I am still trying to wrap my mind around the fact that Jake died 5 years ago today.
5 years.
That feels like such a long time.
In the first five years of our marriage, we both attended and finished grad school, moved to Phoenix, had 2 children and were expecting a 3rd, lived in 3 apartments and bought a home and were humming ahead with life.
These last 5 years have been much different than that.
Rarely in the first few years did there exist a zest for life, a feeling of moving ahead, a plan for the future.
Rather, there was mainly a feeling of devastation, a sense of total and complete loss, and more pain and heartache than I ever knew was possible.
It is a strange feeling at 35 years old to know that your life as you knew it is over. Totally and completely over. That all you had worked for and planned on in life would not- could not- ever come to pass.
I have a newly widowed friend that I am talking to and in our last conversation she was grappling with the pain she is experiencing. She spent the first months mourning for her husband and in the last few months has been reeling at the secondary losses she is realizing every day because of his absence. Things she did not even anticipate being hard catching her by surprise and causing untold amounts of pain at the realization that every facet of her life, of her children's lives, is and will forever be affected by the death of her husband.
I have had many people tell me over these years that they "couldn't even imagine" what it is like to lose a spouse so young. My feeling is to encourage you to try to imagine it. And then know that living the reality is worse than even your most approximate imagining.
This experience is hell.
But...
Time is healing. Slowly and with much work and patience and care you begin to come alive again. To start to grow out of the ashes. To rebuild and see a new life emerge in front of you.
And now, 5 years later I am amazed by the goodness of God and by the way my life is taking shape. I feel like I have come full circle. I have a vision for my future. I have a plan and a purpose. I have new love in my heart and hope for good things to come.
5 years later I can truly say that I am happy again, that I am grateful to be alive and that I am full of hope for the future.
Paul teaches in Hebrews 2:18
"For in that he himself hath suffered being tested, he is able to succor (or give relief or aid to) them that are tested."
If there is one thing I have come to know in these years. To know as a form of concrete, solid, immovable and tangible knowledge as real as the physical body I still inhabit and the tangible mortal world in which I still exist- it is that Jesus knows and understands the realities of my young widowed experience.
He knows it because He has felt it, He bore the pain of it and He has, for 5 long years, given me the strength, the comfort and the power to endure it.
At our most recent General Conference there was a beautiful talk addressing the question posed by a woman asking "What has Jesus ever done for me?"
And the answer to that question is the other reality I have lived with for the last 5 years. The answer that opposes and contrasts and brings ultimate relief to the hell and pain and heartache that I have experienced.
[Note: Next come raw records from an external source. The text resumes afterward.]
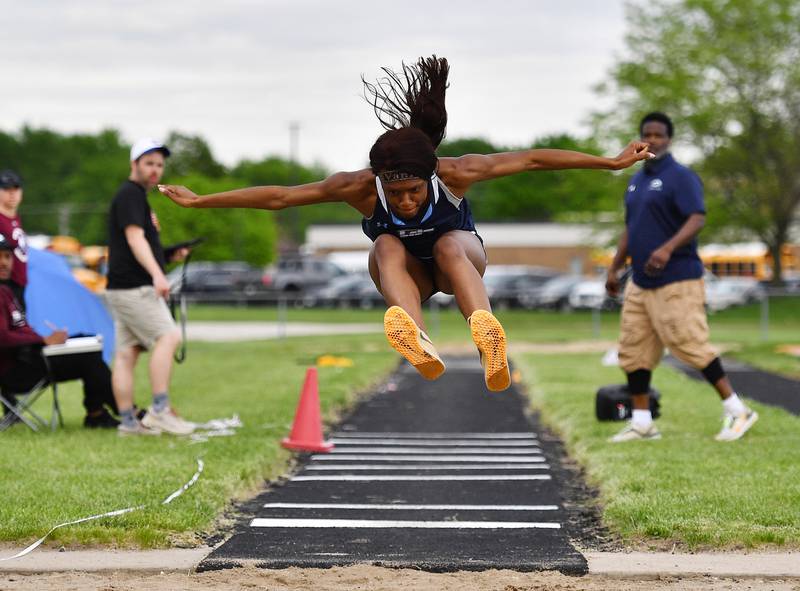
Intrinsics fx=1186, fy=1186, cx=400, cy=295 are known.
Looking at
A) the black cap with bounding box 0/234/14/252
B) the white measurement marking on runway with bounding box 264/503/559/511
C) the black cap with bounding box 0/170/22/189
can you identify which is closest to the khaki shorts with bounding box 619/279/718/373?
the white measurement marking on runway with bounding box 264/503/559/511

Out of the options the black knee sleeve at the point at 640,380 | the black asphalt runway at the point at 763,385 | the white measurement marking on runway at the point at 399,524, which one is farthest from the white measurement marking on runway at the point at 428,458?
the black asphalt runway at the point at 763,385

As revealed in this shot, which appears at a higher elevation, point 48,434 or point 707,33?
point 707,33

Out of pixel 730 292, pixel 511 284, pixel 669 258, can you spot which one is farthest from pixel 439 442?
pixel 730 292

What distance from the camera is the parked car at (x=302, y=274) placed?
51475mm

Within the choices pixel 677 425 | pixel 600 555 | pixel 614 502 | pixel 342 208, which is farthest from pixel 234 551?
pixel 342 208

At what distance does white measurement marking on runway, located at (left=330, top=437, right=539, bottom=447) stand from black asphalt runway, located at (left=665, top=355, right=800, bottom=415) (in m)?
3.18

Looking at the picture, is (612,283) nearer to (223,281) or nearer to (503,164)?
(503,164)

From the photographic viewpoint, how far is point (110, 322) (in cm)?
1182

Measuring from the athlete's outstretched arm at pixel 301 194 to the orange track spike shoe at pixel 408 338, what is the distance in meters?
0.67

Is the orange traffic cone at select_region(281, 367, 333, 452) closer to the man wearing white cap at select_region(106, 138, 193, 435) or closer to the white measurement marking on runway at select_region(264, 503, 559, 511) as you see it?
the man wearing white cap at select_region(106, 138, 193, 435)

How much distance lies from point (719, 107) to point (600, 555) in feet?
117

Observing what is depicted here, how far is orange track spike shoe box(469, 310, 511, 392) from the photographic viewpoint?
237 inches

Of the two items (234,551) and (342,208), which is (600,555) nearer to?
(234,551)

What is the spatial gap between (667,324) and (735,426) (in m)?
1.05
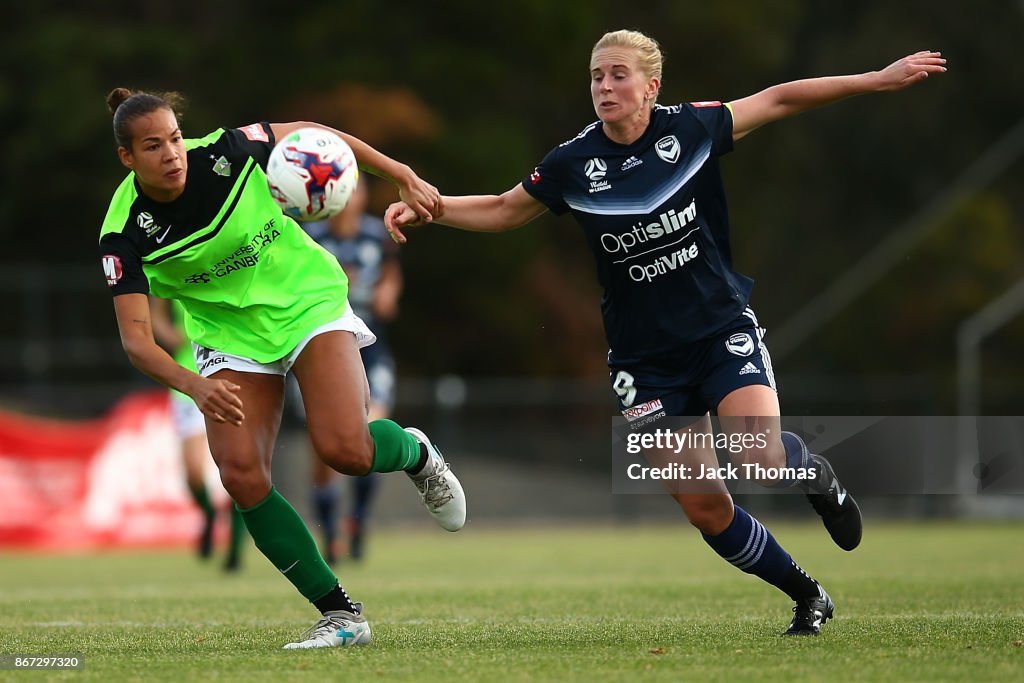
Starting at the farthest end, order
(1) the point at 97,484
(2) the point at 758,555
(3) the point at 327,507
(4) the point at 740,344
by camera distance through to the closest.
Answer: (1) the point at 97,484 < (3) the point at 327,507 < (4) the point at 740,344 < (2) the point at 758,555

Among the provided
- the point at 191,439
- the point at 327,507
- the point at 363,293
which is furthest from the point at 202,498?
the point at 363,293

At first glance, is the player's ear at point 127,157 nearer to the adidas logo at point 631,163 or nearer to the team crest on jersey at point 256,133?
the team crest on jersey at point 256,133

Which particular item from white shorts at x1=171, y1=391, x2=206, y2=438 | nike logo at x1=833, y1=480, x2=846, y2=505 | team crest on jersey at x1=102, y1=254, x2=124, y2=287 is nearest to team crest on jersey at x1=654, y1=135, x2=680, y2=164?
nike logo at x1=833, y1=480, x2=846, y2=505

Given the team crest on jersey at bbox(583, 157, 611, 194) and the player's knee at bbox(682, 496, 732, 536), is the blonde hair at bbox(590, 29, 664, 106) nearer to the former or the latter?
the team crest on jersey at bbox(583, 157, 611, 194)

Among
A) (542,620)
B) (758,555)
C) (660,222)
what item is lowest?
(542,620)

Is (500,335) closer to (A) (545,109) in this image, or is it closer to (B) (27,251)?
(A) (545,109)

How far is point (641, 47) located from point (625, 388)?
126 centimetres

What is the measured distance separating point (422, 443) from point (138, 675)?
5.29 ft

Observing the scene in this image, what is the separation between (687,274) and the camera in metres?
5.66

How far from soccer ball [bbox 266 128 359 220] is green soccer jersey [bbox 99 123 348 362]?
15cm

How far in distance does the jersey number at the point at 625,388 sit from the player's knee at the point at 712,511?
0.46 meters

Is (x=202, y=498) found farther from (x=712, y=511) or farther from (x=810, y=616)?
(x=810, y=616)

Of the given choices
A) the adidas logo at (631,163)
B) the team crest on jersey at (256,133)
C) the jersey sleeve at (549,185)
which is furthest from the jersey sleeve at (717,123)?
the team crest on jersey at (256,133)
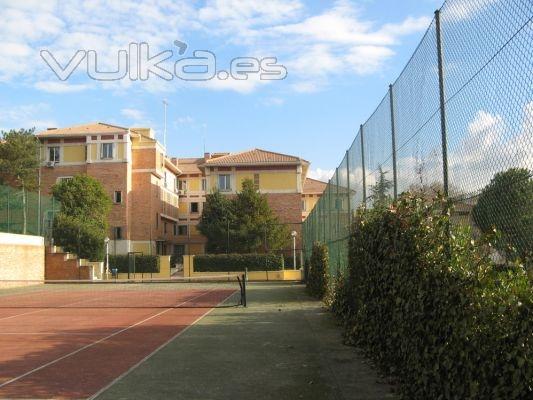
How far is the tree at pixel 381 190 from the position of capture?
8875mm

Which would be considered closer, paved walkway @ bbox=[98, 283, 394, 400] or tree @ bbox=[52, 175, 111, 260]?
paved walkway @ bbox=[98, 283, 394, 400]

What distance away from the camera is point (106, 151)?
194 feet

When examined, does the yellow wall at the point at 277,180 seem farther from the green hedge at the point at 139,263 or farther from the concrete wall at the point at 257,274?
the green hedge at the point at 139,263

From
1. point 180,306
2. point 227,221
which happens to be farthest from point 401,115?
point 227,221

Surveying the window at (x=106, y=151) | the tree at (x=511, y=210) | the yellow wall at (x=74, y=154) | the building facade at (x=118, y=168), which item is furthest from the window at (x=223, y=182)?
the tree at (x=511, y=210)

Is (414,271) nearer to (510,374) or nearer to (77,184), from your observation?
(510,374)

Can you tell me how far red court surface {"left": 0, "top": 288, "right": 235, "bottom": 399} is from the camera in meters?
7.45

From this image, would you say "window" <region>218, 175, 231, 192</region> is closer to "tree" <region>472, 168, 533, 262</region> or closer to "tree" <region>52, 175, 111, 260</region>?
"tree" <region>52, 175, 111, 260</region>

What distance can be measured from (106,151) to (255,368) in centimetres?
5348

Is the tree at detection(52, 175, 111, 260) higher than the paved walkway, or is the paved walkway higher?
the tree at detection(52, 175, 111, 260)

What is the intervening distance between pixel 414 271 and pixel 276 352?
478 cm

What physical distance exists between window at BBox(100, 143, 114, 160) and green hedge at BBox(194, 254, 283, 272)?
16.3 metres

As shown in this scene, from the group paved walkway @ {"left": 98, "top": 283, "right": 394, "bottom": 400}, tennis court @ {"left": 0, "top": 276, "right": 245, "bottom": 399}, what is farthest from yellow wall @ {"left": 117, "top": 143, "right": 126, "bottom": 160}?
paved walkway @ {"left": 98, "top": 283, "right": 394, "bottom": 400}

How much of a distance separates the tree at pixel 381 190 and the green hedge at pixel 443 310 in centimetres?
117
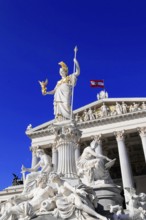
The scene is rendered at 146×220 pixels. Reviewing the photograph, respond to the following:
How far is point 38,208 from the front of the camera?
802 cm

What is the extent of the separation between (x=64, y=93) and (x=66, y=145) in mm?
2505

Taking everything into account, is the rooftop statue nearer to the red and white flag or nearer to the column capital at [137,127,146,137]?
the red and white flag

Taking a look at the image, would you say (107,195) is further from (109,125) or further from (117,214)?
(109,125)

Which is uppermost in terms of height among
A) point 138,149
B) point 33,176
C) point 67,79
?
point 138,149

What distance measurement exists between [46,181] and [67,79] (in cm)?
543

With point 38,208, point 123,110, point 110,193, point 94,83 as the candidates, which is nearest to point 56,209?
point 38,208

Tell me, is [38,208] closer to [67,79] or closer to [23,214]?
[23,214]

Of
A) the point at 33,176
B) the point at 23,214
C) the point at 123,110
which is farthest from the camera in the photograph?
the point at 123,110

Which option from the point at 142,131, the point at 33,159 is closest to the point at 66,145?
the point at 142,131

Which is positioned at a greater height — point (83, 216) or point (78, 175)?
point (78, 175)

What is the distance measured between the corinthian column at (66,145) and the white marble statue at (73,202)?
2.18 meters

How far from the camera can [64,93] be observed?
12.2 meters

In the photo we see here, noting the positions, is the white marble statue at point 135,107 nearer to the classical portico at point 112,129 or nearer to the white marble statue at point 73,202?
the classical portico at point 112,129

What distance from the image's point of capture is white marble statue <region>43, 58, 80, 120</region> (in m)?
11.8
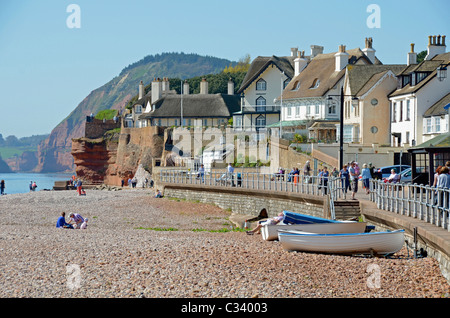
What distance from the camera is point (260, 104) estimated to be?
3004 inches

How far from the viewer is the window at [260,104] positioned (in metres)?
76.2

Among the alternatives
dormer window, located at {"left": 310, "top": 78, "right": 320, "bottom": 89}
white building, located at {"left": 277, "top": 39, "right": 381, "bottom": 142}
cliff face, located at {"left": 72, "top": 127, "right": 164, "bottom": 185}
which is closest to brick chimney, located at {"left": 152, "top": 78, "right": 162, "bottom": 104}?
cliff face, located at {"left": 72, "top": 127, "right": 164, "bottom": 185}

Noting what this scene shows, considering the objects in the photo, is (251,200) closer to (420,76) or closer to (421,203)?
(420,76)

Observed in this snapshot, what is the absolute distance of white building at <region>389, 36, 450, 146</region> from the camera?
139ft

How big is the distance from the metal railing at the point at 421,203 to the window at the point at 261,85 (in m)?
52.1

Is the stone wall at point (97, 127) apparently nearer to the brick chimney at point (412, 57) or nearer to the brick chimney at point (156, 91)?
the brick chimney at point (156, 91)

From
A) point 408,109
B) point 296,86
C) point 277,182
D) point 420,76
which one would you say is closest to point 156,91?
point 296,86

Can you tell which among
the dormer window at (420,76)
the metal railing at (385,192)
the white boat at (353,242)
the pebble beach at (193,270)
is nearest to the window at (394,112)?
the dormer window at (420,76)

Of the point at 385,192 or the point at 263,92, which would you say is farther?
the point at 263,92

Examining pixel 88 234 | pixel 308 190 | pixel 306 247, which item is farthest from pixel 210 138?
pixel 306 247

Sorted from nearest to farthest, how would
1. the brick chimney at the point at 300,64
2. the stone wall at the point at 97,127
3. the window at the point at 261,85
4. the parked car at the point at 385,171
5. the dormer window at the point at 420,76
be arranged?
1. the parked car at the point at 385,171
2. the dormer window at the point at 420,76
3. the brick chimney at the point at 300,64
4. the window at the point at 261,85
5. the stone wall at the point at 97,127

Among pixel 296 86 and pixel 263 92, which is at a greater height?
pixel 263 92

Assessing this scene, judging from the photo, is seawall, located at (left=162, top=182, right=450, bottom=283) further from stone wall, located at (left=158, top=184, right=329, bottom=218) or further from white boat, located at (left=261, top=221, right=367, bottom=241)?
white boat, located at (left=261, top=221, right=367, bottom=241)

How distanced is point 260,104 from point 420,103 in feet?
111
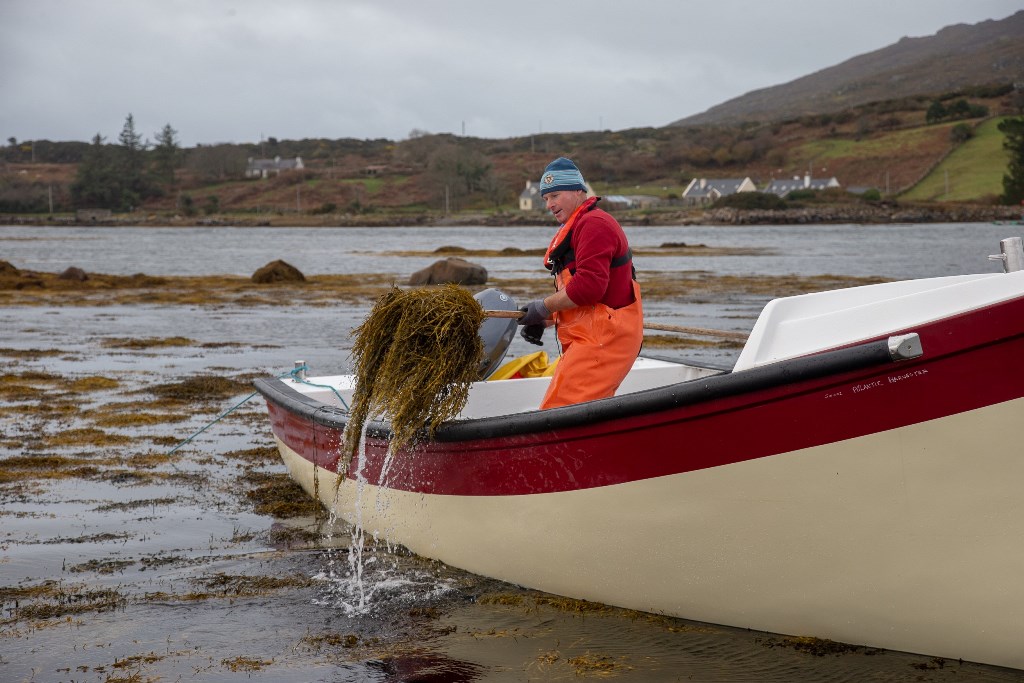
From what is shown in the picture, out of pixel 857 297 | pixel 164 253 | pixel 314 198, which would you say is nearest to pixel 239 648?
pixel 857 297

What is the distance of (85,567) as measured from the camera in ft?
22.4

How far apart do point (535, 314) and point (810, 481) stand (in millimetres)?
1962

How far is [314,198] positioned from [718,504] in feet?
495

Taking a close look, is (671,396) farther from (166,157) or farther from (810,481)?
Result: (166,157)

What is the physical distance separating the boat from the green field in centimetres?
11703

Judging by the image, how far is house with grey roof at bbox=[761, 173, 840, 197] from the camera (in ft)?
449

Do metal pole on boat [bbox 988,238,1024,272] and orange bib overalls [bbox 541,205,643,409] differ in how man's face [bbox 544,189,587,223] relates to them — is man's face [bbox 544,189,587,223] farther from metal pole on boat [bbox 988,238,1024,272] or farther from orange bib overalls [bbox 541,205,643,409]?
metal pole on boat [bbox 988,238,1024,272]

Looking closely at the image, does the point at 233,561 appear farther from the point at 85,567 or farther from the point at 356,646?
the point at 356,646

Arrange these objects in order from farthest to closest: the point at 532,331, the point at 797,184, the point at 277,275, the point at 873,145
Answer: the point at 873,145, the point at 797,184, the point at 277,275, the point at 532,331

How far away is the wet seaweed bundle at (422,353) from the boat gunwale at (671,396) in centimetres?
18

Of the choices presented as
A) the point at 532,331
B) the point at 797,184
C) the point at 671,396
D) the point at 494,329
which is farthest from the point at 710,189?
the point at 671,396

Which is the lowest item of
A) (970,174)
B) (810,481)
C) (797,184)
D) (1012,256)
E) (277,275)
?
(277,275)

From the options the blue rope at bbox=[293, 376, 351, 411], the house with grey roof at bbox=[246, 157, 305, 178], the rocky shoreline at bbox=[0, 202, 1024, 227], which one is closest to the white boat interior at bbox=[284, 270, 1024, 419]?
the blue rope at bbox=[293, 376, 351, 411]

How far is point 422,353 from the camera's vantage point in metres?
6.10
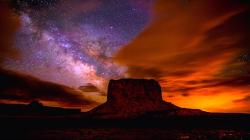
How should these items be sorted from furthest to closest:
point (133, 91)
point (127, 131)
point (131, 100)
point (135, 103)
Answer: point (133, 91), point (131, 100), point (135, 103), point (127, 131)

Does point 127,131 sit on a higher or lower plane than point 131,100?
lower

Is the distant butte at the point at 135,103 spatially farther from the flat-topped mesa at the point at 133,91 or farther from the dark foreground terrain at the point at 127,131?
the dark foreground terrain at the point at 127,131

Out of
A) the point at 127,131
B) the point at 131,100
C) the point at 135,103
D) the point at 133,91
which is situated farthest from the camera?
the point at 133,91

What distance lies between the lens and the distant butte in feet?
346

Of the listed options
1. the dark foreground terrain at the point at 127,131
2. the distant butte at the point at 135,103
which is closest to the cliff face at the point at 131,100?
the distant butte at the point at 135,103

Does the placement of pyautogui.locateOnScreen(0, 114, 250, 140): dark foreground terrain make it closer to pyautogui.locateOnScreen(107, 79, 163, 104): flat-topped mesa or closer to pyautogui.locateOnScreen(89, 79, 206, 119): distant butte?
pyautogui.locateOnScreen(89, 79, 206, 119): distant butte

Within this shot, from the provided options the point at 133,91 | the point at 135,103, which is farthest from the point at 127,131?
the point at 133,91

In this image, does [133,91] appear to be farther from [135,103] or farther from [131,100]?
[135,103]

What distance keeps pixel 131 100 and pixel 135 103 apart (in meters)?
2.83

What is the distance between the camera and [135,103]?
116812 millimetres

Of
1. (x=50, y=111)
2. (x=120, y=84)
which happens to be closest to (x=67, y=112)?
(x=50, y=111)

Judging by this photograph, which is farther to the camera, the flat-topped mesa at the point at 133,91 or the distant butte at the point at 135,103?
the flat-topped mesa at the point at 133,91

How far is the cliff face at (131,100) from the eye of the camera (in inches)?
4264

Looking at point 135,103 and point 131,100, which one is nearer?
point 135,103
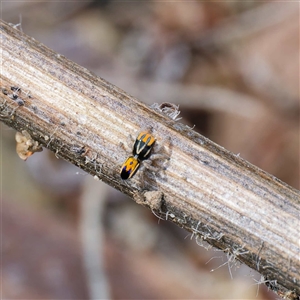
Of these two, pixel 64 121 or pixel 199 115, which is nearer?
pixel 64 121

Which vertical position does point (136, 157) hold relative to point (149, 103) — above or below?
below

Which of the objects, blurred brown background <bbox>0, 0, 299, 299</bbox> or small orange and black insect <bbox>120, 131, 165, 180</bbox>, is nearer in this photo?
small orange and black insect <bbox>120, 131, 165, 180</bbox>

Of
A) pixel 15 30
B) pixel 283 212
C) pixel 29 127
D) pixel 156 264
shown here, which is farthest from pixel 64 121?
pixel 156 264

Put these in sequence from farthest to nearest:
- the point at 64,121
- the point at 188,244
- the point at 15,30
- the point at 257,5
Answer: the point at 257,5 → the point at 188,244 → the point at 15,30 → the point at 64,121

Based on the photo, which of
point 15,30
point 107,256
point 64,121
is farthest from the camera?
point 107,256

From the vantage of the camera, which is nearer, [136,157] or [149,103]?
[136,157]

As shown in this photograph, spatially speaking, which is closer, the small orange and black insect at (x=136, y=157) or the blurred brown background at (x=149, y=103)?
the small orange and black insect at (x=136, y=157)

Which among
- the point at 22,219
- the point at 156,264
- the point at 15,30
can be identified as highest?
the point at 15,30

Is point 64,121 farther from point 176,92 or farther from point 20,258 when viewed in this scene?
point 176,92
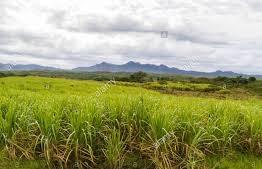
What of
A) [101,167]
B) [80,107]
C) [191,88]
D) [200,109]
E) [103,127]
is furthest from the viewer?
[191,88]

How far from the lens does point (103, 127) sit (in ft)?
37.3

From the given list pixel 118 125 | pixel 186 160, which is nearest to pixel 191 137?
pixel 186 160

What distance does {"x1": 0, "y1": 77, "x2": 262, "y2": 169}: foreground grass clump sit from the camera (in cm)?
1066

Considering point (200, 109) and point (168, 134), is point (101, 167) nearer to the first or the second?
point (168, 134)

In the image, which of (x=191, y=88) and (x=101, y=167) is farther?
(x=191, y=88)

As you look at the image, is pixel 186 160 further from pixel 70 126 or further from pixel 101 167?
pixel 70 126

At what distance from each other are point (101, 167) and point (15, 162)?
2264 millimetres

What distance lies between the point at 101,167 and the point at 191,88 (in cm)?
8716

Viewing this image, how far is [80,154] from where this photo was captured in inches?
423

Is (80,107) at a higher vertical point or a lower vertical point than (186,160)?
higher

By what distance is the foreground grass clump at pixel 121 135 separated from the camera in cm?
1066

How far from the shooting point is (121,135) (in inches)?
459

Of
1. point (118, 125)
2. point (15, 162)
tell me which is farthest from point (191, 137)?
point (15, 162)

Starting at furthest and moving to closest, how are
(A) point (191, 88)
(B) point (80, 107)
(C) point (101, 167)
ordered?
1. (A) point (191, 88)
2. (B) point (80, 107)
3. (C) point (101, 167)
I live with the reality that because of Jesus, I will see Jake again in his resurrected, restored and perfected body. I live with the reality that I can repent and be relieved from the weight and the sorrow of my personal sins. I live with the reality that because of Jesus, I know where I came from. And why I am here on earth. And where I am going after this life ends. Because of Jesus I live with the reality that because I suffer I have claim on the Savior's Atonement that has offered, that does offer and that will offer me the strength to bear ANY infirmity, ANY pain, and ANY heartache I may experience.
If I have observed anything through these 5 years, it is the reality there are countless people who also suffer. Who walk around with broken hearts. With shattered dreams. With unfulfilled hopes. With pain and heartache and loss of a thousand kinds.
And if there is anything I can say to you who are currently suffering- who are holding on by a fingers grasp to a very thin rope. It is to keep holding. Keep believing. Keep trusting. Keep living, hour by hour if that is where you are, with faith in good things to come. In increased strength. In comfort and help and the ability to endure. Things will get better. Things do improve. There is hope for a brighter future and healing and renewal and restoration for ALL that has been lost because of Jesus.
I am a living witness to the reality that, as Elder Renlund stated, the Savior loves to "restore what you cannot restore; He loves to heal wounds you cannot heal; He loves to fix what has been irreparably broken; He compensates for any unfairness inflicted upon you; and He loves to permanently mend even shattered hearts."
That mending has happened and is happening inside of me and it is a miracle. It is a true miracle!
5 years later.
And I am full and alive again.

7 comments:
Love this and you!! I drove by your house in Phoenix earlier today and though of you all!
What a great reminder of the love the Savior has for each of us. I love you all so much and look forward to seeing Jacob once again. Surely, he will have a smart aleck remark to make.
Jordan you are amazing. Thank you for your testimony of restoration. Good things are to come. Jesus is the God of miracles, the greatest are performed for each of us individually as you have described.
So grateful for your faith and testimony. It helps more people than you know.
Jordan, I've been thinking of you the last few weeks. I love this post, you and your kids. What a great miracle and so many tender mercies all these years! Hugs to you.
Love this sister and the message to just keep holding on.
I love this message SO MUCH! You are alive again and moving forward with your life and it brings me such happiness to see it! Love you strong and courageous daughter!